Comment by conartist6
Comment by conartist6 14 hours ago
It's not that the investments just won't pay off, it's that the global markets are likely to crash like happened with the subprime mortgage crisis.
Comment by conartist6 14 hours ago
It's not that the investments just won't pay off, it's that the global markets are likely to crash like happened with the subprime mortgage crisis.
We are starting to see larger economic exposure to AI.
Banks are handing out huge loans to the neocloud companies that are being collateralized with GPUs. These loans could easily go south if the bottom falls out of the GPU market. Hopefully it’s a very small amount of liquidity tied up in those loans.
Tech stocks make up a significant part of the stock market now. Where the tech stocks go, the market will follow. Everyday consumers invested in index funds will definitely see a hit to their portfolios if AI busts.
The dot com boom involved silly things like Pets.com IPOing pre-revenue. Claude code hit $500m in ARR in 3 months.
The fact people don't see the difference between the two is unreal. Hacker news has gone full r* around this topic, you find better nuance even on Reddit than here.
Do you mean pre-profit/without ever making a profit? I found an article about their IPO:
> Pets.com lost $42.4 million during the fourth quarter last year on $5.2 million in sales. Since the company's inception in February of last year, it has lost $61.8 million on $5.8 million in sales.
https://www.cnet.com/tech/tech-industry/pets-com-raises-82-5...
They had sales, they were just making a massive loss. Isn’t that pretty similar to AI companies, just on a way smaller scale?
We haven’t seen AI IPOs yet, but it’s not hard to imagine one of them going public before making profit IMO.
You'd think after all this time nerds would stop obsessing about profit. Profit doesn't matter. It hasn't mattered for a long time because tech companies have such fat margins they can go profitable in months if they wanted to.
Yes, $5m in sales. That's effectively pre-revenue for a tech company.
What you're missing is how that value comes about. People seem to think it's an infinite fountain but it's more like strip mining the commons.

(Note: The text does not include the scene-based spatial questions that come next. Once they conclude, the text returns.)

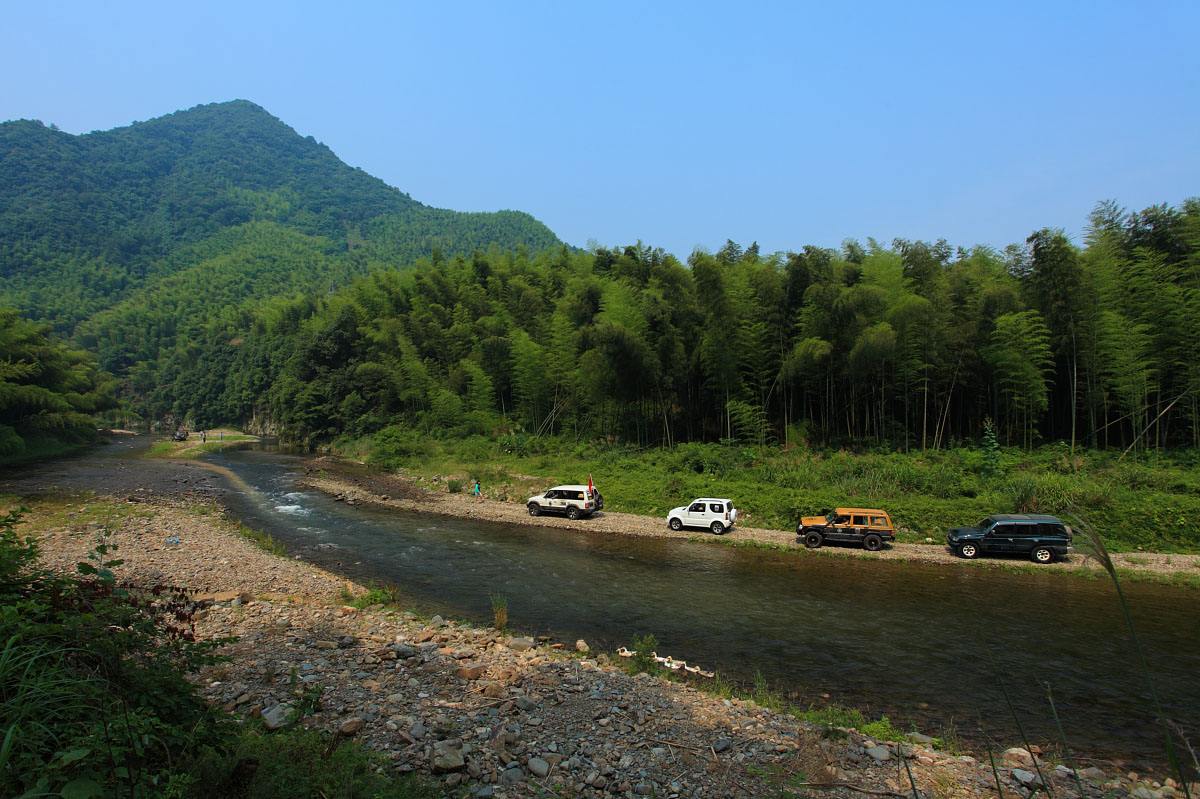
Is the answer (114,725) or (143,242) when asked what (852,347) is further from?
(143,242)

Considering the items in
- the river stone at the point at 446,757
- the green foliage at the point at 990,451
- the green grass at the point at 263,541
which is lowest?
the green grass at the point at 263,541

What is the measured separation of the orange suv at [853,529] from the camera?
19.2 meters

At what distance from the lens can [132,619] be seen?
4.93 meters

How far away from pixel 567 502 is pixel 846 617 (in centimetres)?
1303

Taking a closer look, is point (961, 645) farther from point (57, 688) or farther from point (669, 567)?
point (57, 688)

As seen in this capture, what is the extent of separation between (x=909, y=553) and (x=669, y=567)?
26.6 ft

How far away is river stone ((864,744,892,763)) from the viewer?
7.32 m

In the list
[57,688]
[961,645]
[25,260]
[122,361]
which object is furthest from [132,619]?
[25,260]

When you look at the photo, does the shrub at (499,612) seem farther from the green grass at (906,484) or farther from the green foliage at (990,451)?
the green foliage at (990,451)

We also know that AI hype is holding up most of the stock market this point, including the ticker symbols which you don't think of as being for "AI companies". Market optimism at large is coming from the idea that companies won't need employees soon, or that they can keep using AI to de-leverage and de-skill their workforce
They're not claiming that it's like the dot com boom because no one is actually making money. They're claiming that this is more like the dot com boom than the housing bubble, which I think is true. The dot com crash didn't cause Jane-on-the-street to lose her house while she worked a factory job, though the housing crisis did have those kinds of consumer-affecting outcomes.

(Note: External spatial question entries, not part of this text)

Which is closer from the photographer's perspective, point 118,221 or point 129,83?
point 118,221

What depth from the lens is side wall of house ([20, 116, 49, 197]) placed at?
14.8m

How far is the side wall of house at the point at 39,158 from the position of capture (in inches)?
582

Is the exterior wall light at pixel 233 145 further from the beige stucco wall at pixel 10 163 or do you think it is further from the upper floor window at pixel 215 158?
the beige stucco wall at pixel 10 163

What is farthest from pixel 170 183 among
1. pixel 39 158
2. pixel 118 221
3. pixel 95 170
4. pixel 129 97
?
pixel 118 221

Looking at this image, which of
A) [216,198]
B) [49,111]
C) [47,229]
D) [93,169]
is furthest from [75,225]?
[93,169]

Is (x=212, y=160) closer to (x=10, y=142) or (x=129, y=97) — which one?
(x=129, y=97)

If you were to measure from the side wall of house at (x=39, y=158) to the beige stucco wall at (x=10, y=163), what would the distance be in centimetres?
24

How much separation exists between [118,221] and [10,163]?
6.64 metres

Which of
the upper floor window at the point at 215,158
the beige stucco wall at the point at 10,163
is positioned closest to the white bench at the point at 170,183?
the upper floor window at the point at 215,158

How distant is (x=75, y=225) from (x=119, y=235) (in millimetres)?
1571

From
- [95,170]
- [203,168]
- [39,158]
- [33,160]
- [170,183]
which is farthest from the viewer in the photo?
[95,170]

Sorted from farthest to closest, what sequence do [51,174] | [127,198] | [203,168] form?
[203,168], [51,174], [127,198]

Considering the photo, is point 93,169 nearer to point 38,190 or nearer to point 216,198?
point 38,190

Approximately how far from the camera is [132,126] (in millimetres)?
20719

But it does involve a ton of commercial real estate investment, as well as a huge shakeup in the energy market. People may not lose their homes, but we'll all be paying for this one way or another.
The fed could still push the real value of stocks quite a bit by destroying the USD, if they want, by pinning interest rates near 0 and forcing a rush to the exits to buy stock and other asset classes.
By the time it catches up with them they will have IPO’d and dumped their problem onto the public market. The administration will probably get a golden share and they will get a bail out in an effort to soften the landing for their campaign donors that also have huge positions. All the rich people will be made whole and the US tax payer will pay the price of the bail out.
And Microsoft or whoever will absorb the remains of their technology.
This is much closer to the dotcom boom than the subprime stuff. The dotcom boom/bust affected tech more than anything else. It didn’t involve consumers like the housing crash did.